On a previously undeveloped hillside one-acre lot, the two have turned in a beautiful 5,000-square-foot structure highlighted by a cedar ceiling, a monolithic cement fireplace column, and vast expanses of glass that provide the homeowner with unimpeded views and bathe the open floor plan with California sunlight.
“The goal was to capture views from any vantage point in the house,” says Ohashi, the firm’s principal. “The project was more challenging because of the hilly site, but we did our best to work with the contours of the land.”
“The goal was to capture views from any vantage point in the house.” Alan Ohashi, principal, ODS Architecture
From the outside, the first thing one notices is the striking butterfly roof, which seems to capture the energy of the site’s topography. It also allowed Ohashi and Liang the opportunity for bigger pieces of glass where the roof is at its highest point.
“Being on the hillside, the roof let us arch the facades on the uphill and downhill sides higher than we might normally be able to do,” says Ohashi. “So functionally, as well as aesthetically, it gives the house a lot of advantages in terms of more glass area, which means more view and more sunlight.”
In terms of view and sunlight, the highlight comes in the form of a south-facing, second-floor wall of glass that opens up the great room to a wrap-around deck. Complete with a 9-foot bi-parting sliding glass door mulled with a bank of large clerestory panels of glass, this expanse seamlessly blurs the transition from the great room/dining room/kitchen inside to the deck. A large west-facing slider opens directly from the dining space to largest portion of the deck, which features a swimming pool.
The striking concrete fireplace provides the focal point of the great room. Poured in place from the foundation below all the way to the roof, this concrete behemoth, in juxtaposition with the handsome cedar ceiling and a steel I-beam running the width of home, shows the architects’ love for eye-catching design elements.
“We and the owners share a love of ornamental materials,” says Liang, the firm’s design director. “We like to expose them and showcase them – concrete, steel, aluminum. Western Window Systems played a big role in helping that happen.”
“We and the owners share a love of ornamental materials.” Alan Ohashi, principal, ODS Architecture
The owner of the home, completed in 2017 with the intent of being a place for he and his wife to retire in, has a passion for woodworking, Liang and Ohashi say.

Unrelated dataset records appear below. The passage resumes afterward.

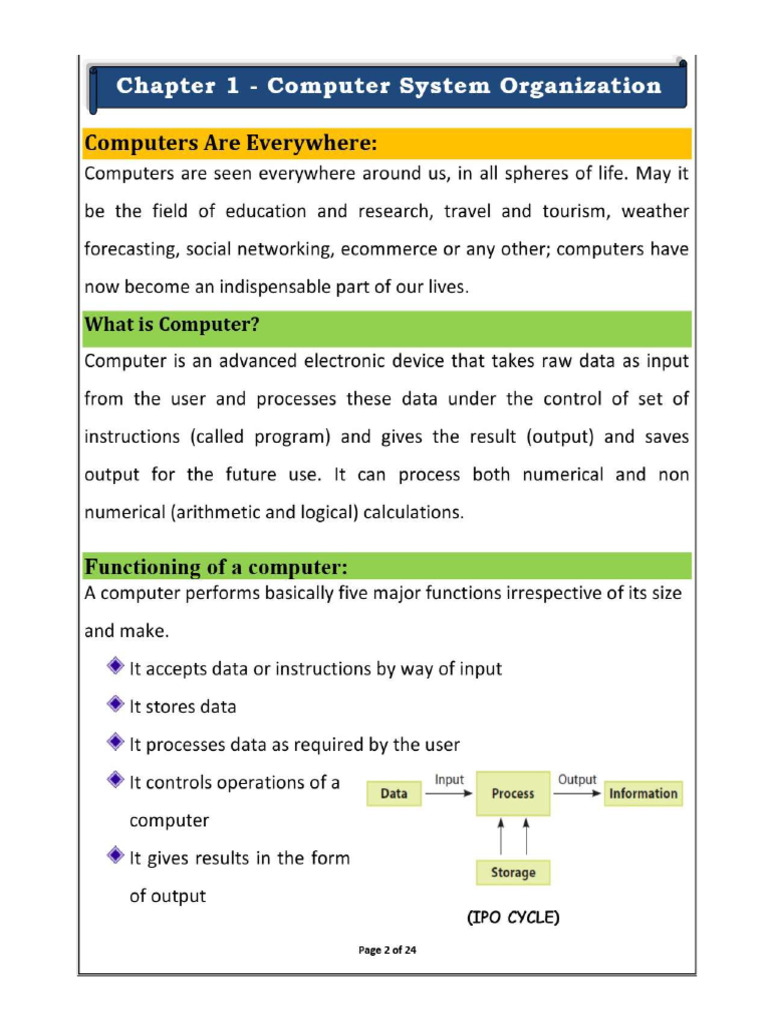 Chapter 1 - Computer System Organization

Computers Are Everywhere:

Computers are seen everywhere around us, in all spheres of life. May it be the field of education and research, travel and tourism, weather forecasting, social networking, ecommerce or any other; computers have now become an indispensable part of our lives.

What is Computer?

Computer is an advanced electronic device that takes raw data as input from the user and processes these data under the control of set of instructions (called program) and gives the result (output) and saves output for the future use. It can process both numerical and non numerical (arithmetic and logical) calculations.

Functioning of a computer:

A computer performs basically five major functions irrespective of its size and make.

It accepts data or instructions by way of input

It stores data

It processes data as required by the user

It controls operations of a computer

It gives results in the form of output

Data
Input
Process
Output
Information
Storage

(IPO CYCLE)

Page 2 of 24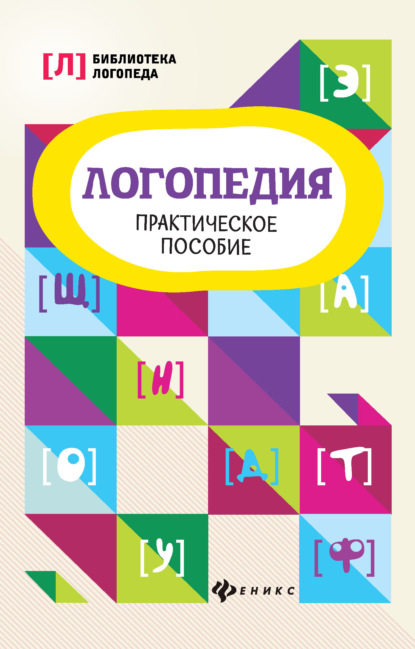 [Л] БИБЛИОТЕКА ЛОГОПЕДА

[Э]

ЛОГОПЕДИЯ

ПРАКТИЧЕСКОЕ ПОСОБИЕ

[Щ]

[А]

[Н]

[О]

[Д]

[Т]

[У]

[Ф]

ФЕНИКС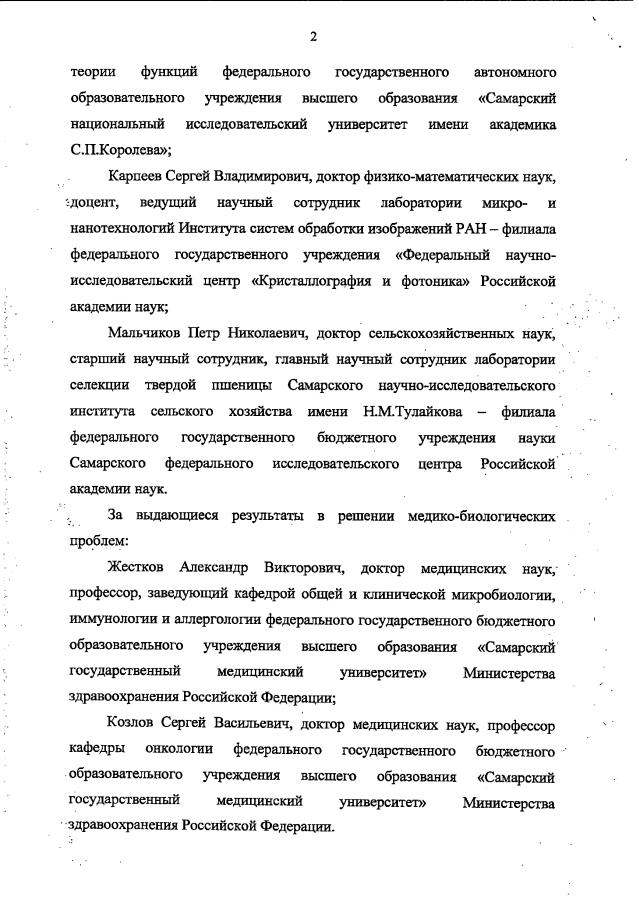 2

теории функций федерального государственного автономного образовательного учреждения высшего образования «Самарский национальный исследовательский университет имени академика С.П.Королева»;

Карпеев Сергей Владимирович, доктор физико-математических наук, доцент, ведущий научный сотрудник лаборатории микро- и нанотехнологий Института систем обработки изображений РАН – филиала федерального государственного учреждения «Федеральный научно-исследовательский центр «Кристаллография и фотоника» Российской академии наук;

Мальчиков Петр Николаевич, доктор сельскохозяйственных наук, старший научный сотрудник, главный научный сотрудник лаборатории селекции твердой пшеницы Самарского научно-исследовательского института сельского хозяйства имени Н.М.Тулайкова – филиала федерального государственного бюджетного учреждения науки Самарского федерального исследовательского центра Российской академии наук.

За выдающиеся результаты в решении медико-биологических проблем:

Жестков Александр Викторович, доктор медицинских наук, профессор, заведующий кафедрой общей и клинической микробиологии, иммунологии и аллергологии федерального государственного бюджетного образовательного учреждения высшего образования «Самарский государственный медицинский университет» Министерства здравоохранения Российской Федерации;

Козлов Сергей Васильевич, доктор медицинских наук, профессор кафедры онкологии федерального государственного бюджетного образовательного учреждения высшего образования «Самарский государственный медицинский университет» Министерства здравоохранения Российской Федерации.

Hence, the woodworking studio next to the garage. He also built his own dining room table and bed.
Speaking of the bed, it appears in the master suite on the other end of the home. It, too, features its own poured-in-place concrete fireplace as a well as a private wrap-around deck overlooking the surrounding valley. On the east side of the room, a giant sliding glass door opens the room to the deck, while adjacent to the fireplace is a hinged door.
A gloriously modern kitchen faces up the hillside with views courtesy of a bank of Western Window Systems clerestory windows running the width of the space. A large set of fixed windows illuminate the wide staircase leading from the ground floor to the main living space upstairs.